Quite often the players helped her prepare meals, too.
"We all often sat down and ate together at the cafe ... where they enjoyed home cooking," she says, adding it's still not unusual for the boys to visit her before and after games in Wellington.
Gordon says she met many of the players' parents and family members for a good part of a decade. The players treat her two daughters like their sisters.
"Some of them often look up to me as a mentor," she says, at times finding herself lending a sympathetic ear to their after-match post mortems.
"They often talk about their games. If they were sitting on the bench I would often talk to them about what they could do to get back on the park.
"I often kept them in focus and analysing them with goals to move forward," says Gordon who claims former All Black coaches Sir Graham Henry and Wayne Smith know her as well.
The Bay boys have left an indelible impression on her.
"They are very family-orientated young men. They have a strong sense of whanau in them and they are very respectful."
She has found them to be "very motivated".
"Little things can get them down quite quickly because they take things to heart but they tend to come out of it eventually.
"They are very hard on themselves and want to do better all the time," she believes.
Akin to parents who find it difficult to favour any one child in a family, she finds it "very hard to support the Canes".
"Hika plays for Chiefs so I have to be very careful."
She tends to support whoever graces the Cake Tin during a Super Rugby match.
"Zac was a Crusader and I remember going to see him one day when he was playing for them in Wellington.
"I don't like to disappoint them but the Chiefs is my team although the boys have tried to change me into their team colours," she says with a laugh.
After a decade of running her business, Gordon sold up and returned to the classroom.
"I sometimes used the boys as mentors in my class because it was amazing for the students to look up to them," she says.
Gordon featured in the New Zealand Herald and NZ Woman's Weekly in 1997 as someone who had ventured into a "man's league".
She became the first Fiji-Indian in New Zealand to coach rugby league and one of "very few women".
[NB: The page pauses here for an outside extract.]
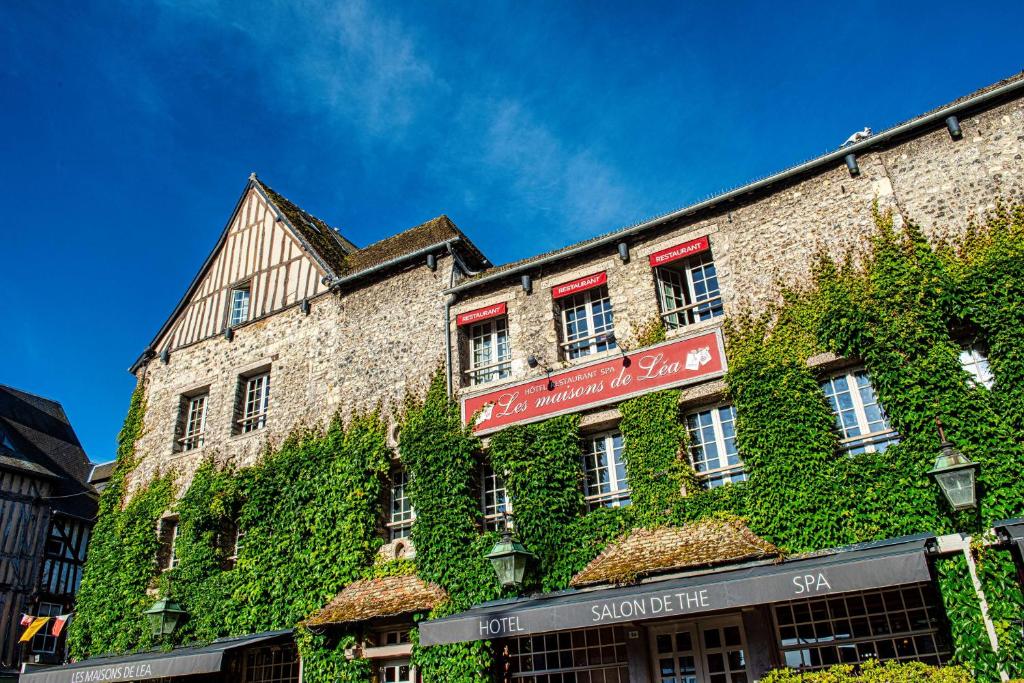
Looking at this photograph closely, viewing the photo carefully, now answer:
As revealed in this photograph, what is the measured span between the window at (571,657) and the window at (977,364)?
15.8 ft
Despite receiving queries from some of the Manurewa Intermediate School parents in 1995 about whether the school note to inform them she was coach had erred in the honorifics of "Ms", Gordon went on to command the respect of the school community while at the helm of the senior boys' rugby league outfit.
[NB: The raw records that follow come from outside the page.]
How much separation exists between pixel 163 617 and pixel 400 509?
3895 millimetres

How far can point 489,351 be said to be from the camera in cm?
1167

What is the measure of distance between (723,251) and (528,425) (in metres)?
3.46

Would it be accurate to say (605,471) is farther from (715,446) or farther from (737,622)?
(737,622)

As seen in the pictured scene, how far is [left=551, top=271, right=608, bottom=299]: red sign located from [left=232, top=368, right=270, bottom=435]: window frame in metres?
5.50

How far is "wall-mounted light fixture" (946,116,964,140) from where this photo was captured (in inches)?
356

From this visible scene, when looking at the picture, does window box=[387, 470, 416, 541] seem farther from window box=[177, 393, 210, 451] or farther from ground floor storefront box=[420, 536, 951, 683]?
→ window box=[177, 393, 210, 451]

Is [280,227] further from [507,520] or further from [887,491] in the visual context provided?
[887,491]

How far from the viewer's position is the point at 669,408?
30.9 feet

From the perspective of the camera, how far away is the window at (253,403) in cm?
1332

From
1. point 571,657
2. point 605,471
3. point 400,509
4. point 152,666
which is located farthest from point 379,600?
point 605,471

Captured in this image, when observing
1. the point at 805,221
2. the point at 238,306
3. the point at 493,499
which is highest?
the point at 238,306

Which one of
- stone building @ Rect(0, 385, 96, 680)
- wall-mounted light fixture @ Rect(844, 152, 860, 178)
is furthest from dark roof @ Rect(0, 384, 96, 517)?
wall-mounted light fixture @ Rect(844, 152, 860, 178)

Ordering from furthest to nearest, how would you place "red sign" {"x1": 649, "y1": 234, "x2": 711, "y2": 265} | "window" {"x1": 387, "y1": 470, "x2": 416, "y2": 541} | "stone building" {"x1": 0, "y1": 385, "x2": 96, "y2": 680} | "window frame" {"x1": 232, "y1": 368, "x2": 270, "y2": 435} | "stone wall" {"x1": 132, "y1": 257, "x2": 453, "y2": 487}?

In 1997 the team clinched the Auckland Intermediate Schools' Regional Champion-of-Champions Tournament.
She found inspiration to coach after watching the then Auckland Warriors' inaugural NRL match in 1994.
For now, the part-time relieving teacher is lapping up the northern summer in Frisco and hopes to whet her appetite for the different genre of music, from classical to jazz, on offer in the Californian city.